Tamara Will, shown with her 3-year old daughter Sarah, says the power lines above their backyard swign set and lilac bush in Mondota Heights are a "huge concern."  She's amont the neighbors who oppose plans to upgrade this line.  "For me, there are simply too many coincidences," she said."Roger is relentless and very well-organized, and he's doing a tremendous job," Lacina said. "He's raised awareness, and I look at the people of Sunfish Lake as having the resources and the power to continue this fight. It affects working-class people, too, but we're still alive because people here have the resources to fight a big company."

Not everyone in the area sings Conant's praises. Mendota Heights City Council Member Jack Vitelli, a retired Honeywell vice president, has clashed with Conant at several forums.
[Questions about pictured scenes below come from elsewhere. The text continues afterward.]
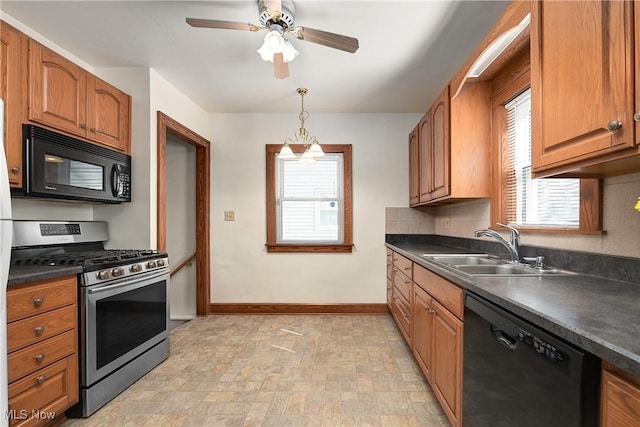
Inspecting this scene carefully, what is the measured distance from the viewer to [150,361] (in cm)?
238

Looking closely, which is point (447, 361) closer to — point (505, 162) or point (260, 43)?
point (505, 162)

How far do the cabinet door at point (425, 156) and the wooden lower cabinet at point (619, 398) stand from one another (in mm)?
2297

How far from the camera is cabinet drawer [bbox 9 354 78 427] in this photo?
4.88 feet

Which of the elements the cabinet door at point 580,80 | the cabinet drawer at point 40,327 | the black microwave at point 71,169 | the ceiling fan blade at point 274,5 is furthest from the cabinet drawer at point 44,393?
the cabinet door at point 580,80

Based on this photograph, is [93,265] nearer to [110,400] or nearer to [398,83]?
[110,400]

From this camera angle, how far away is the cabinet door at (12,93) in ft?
5.71

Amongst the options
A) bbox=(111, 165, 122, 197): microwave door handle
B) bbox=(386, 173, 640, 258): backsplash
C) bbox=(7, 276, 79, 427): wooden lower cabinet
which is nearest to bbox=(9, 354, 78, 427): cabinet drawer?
bbox=(7, 276, 79, 427): wooden lower cabinet

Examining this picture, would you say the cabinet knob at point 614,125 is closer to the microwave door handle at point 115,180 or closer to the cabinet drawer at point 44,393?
the cabinet drawer at point 44,393

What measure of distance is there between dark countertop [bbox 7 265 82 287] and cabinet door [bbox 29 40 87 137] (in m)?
0.90

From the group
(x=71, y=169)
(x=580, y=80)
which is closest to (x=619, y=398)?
(x=580, y=80)

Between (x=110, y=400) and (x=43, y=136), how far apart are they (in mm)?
1697

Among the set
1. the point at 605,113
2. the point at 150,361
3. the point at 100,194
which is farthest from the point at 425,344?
the point at 100,194

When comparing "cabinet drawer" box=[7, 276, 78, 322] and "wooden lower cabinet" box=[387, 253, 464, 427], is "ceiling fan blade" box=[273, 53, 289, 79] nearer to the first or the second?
"wooden lower cabinet" box=[387, 253, 464, 427]

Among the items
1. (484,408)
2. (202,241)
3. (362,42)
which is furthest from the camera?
(202,241)
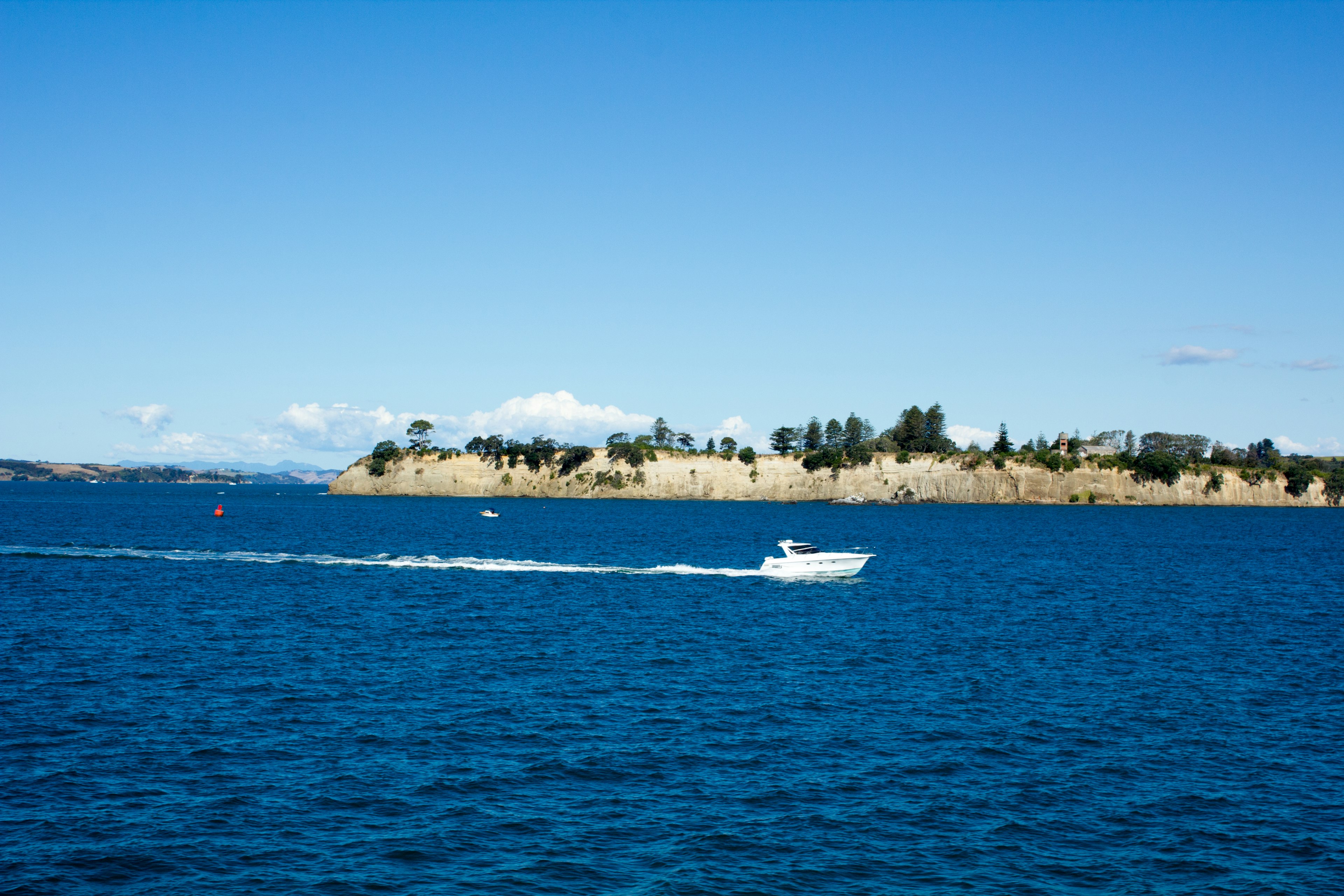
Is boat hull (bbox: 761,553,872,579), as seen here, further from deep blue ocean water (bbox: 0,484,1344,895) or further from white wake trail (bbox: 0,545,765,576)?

"I have to admire his tenacity and his intelligence, but I think he uses that to arouse citizens and cause an undue level of concern," Vitelli said. "He uses facts that are pulled out of context from various reports."

Vitelli said he studied the issue for 200 hours before supporting a permit in Mendota Heights. He called the California study Conant cites "extremely weak," arguing that if it had found a direct link between power lines and cancer, they wouldn't have danced around the issue. "They wouldn't use words such as 'to one degree or another they are inclined to find some degree of increased risk.' "

Vitelli also said Conant's arguments about decreased property values don't stand up because all the homeowners bought their properties knowing the power lines were there.

Conant and his supporters have called upon Xcel to reduce their exposure to EMFs by burying the line. But Xcel Energy says doing so would be prohibitively expensive, more than quadrupling the cost. Citizens have pushed for running the line along Hwy. 110 or Interstate Hwy. 494, but Xcel says using the existing corridors would lessen the impact on residents and the environment.

Conant said Xcel Energy's size gives it "a bottomless pit" of legal resources. So far, the power company has prevailed in nearly all the court challenges. Xcel Energy will try to have the latest suit moved from Hennepin to Dakota County, arguing that's where the line runs. That's also where Dakota County District Judge Rex Stacey has dismissed much of the task force's arguments.

Last week's defeat at the appellate level said the task force's appeal was moot because Sunfish Lake and Xcel Energy had already struck an agreement that superseded the group's right to appeal.

"To tell you the truth, it's shaken my faith a little in democratic institutions," Conant said. "Xcel has manipulated the system so you can't appeal something that is fundamentally wrong."